Even so with the day of Pentecost in the year our Lord ascended. The reader of Acts, which was written a generation after Christ, and subsequent readers of it up to the present day, would no more be aware of the day of the week involved in that great Pentecost than we would be aware of the day of the week on which the 1918 Armistice went into effect, unless we researched the issue.
The very words of Luke reveal that he desires the reader to note the fact, not that the Holy Spirit was poured out on a certain day of the week, but that it was poured out “when the day of Pentecost was fully come.” Do we not find an evident explanation for the timing of the incident in the fact that certain events in connection with Christ's first advent were the fulfillment of certain typical services of the Jews. "Christ our Passover" (1 Cor. 5:7) fulfilled the typical Passover service and was sacrificed on the very day that the Passover lamb was slain, the fourteenth day of the first month (Ex. 12:1-6).
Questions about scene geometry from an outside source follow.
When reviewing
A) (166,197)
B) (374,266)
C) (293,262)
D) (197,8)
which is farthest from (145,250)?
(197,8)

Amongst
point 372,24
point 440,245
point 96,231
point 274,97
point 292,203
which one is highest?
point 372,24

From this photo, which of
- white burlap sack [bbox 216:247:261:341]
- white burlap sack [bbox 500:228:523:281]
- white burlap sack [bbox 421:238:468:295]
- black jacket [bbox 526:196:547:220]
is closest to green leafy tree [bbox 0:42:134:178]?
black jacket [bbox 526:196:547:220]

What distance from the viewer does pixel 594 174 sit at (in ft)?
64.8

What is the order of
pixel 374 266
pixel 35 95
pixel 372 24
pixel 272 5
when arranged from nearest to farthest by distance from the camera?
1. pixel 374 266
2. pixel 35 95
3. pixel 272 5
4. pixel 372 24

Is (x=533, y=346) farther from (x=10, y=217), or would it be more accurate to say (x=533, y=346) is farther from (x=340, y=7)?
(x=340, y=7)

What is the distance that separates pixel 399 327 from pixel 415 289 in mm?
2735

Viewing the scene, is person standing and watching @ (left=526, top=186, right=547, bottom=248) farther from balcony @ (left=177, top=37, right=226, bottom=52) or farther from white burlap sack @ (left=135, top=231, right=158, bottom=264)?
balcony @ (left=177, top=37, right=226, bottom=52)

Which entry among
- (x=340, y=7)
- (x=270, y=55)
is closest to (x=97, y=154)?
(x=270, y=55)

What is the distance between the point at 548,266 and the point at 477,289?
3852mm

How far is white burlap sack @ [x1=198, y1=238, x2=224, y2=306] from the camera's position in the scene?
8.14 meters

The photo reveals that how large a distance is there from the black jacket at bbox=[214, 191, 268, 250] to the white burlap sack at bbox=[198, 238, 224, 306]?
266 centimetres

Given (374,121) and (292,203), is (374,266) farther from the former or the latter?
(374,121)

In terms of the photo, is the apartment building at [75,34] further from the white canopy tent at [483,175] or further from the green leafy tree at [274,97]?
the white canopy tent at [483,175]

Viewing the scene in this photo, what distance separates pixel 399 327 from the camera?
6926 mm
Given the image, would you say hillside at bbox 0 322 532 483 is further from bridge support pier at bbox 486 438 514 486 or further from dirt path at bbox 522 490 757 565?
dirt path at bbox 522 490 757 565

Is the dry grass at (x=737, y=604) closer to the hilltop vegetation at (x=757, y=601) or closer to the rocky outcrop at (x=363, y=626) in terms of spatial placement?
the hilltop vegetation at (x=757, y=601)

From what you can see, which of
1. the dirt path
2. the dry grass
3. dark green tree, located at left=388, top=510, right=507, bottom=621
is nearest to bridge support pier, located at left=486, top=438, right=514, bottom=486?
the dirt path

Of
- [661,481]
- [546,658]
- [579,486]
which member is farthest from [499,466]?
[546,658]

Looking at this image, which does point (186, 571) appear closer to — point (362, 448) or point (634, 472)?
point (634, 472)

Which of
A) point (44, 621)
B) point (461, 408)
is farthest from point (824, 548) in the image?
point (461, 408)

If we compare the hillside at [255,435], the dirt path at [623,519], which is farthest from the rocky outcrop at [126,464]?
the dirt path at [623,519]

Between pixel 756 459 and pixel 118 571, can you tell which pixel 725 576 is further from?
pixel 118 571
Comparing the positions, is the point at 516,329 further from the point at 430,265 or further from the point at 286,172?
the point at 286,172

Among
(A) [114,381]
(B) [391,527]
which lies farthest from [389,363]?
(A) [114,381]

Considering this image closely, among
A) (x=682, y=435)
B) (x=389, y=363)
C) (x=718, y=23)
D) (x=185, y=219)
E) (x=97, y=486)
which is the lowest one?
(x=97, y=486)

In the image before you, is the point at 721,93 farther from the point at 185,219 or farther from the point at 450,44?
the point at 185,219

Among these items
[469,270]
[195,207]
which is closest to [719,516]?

The offering of the first fruits on the sixteenth day of the first month met its fulfillment in Christ's resurrection on that day, the first fruits of them that sleep. (Lev. 23:5-11; 1 Cor. 15:20-23) Then “when the day of Pentecost was fully come,” a further typical service evidently met its fulfillment. (Lev. 23:15-2l) If we are to deduce anything from the timing of the Holy Spirit's outpouring, it is this: Luke is seeking to show that Christ is the great anti-type of the Jewish services.